Der lange Tage wurde von Getränken & Gesprächen in der Tÿpo-Lounge abgeschlossen. Ich gebe zu, dass ich so gefüllt war von all den Eindrücken, dass ich dort nicht mehr lange verweilt habe.
Sonntag
Bei schönstem Wetter gab es am Sonntag noch eine Mischung für Körper und Sinne: Ein Tÿpospaziergang durch St. Gallen mit Florian Hardwig, ein Blick in Jahrunderte alte Bücher mit schönsten Minuskeln (ganz ohne Glasscheibe dazwischen) im Lesesaal der ältesten Bibliothek der Schweiz mit Silvio Frigg und Roland Stieger sowie eine Führung durch die Stiftsbibliothek mit dem Bischöflichen Archivar Stefan Kemmer, der kurze Schlaglichter auf einige der ausgestellten Kostbarkeiten warf. Alte Bücher mit beweglichen Elementen gab es leider keine. Trotzdem: Ich hätte noch Stunden verweilen können.
Zum Abschluss fasste der Spoken-Word-Poet Richi Küttel die viel zu schnell vergangenen Tÿpotage in gesprochene Worte zusammen die – da bin ich sicher – auch in Schriftsprache noch passend wären.
Danke für drei tolle Tage. Einige Male wurde Roland Stieger von Anwesenden als Seele der Veranstaltung bezeichnet.

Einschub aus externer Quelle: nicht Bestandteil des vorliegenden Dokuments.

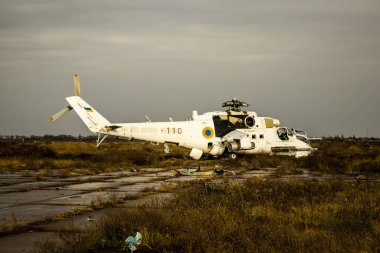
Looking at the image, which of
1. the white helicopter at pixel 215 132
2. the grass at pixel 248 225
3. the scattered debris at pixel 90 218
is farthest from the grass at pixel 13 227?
the white helicopter at pixel 215 132

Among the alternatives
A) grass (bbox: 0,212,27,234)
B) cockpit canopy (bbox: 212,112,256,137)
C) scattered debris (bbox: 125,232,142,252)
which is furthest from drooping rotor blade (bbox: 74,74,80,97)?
scattered debris (bbox: 125,232,142,252)

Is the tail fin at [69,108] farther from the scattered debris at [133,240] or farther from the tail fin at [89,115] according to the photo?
the scattered debris at [133,240]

Das ist tatsächlich so: Ohne ihn gäbe es die Tÿpo St. Gallen vermutlich nicht und sicher nicht in dieser Form. Doch sie hat zudem eine eigene Seele, so finde ich, eine, die sich aus allem und allen zusammensetzt. Ich bin in zwei Jahren unbedingt wieder dabei.
PS: Mein aktuelles Lieblingswort ist eines, das ich Sonntagmorgen in der St. Gallener Zeitung gefunden habe: Schnürli-Schrift. Es kurbelt direkt das Kopfkino an. Hach, ist das schön! Doch auch in der Schweiz wird – ebenso wie in Deutschland – über die Abschaffung der Schreibschrift in der Grundschule diskutiert. Ernsthaft! Für mich einfach unglaublich.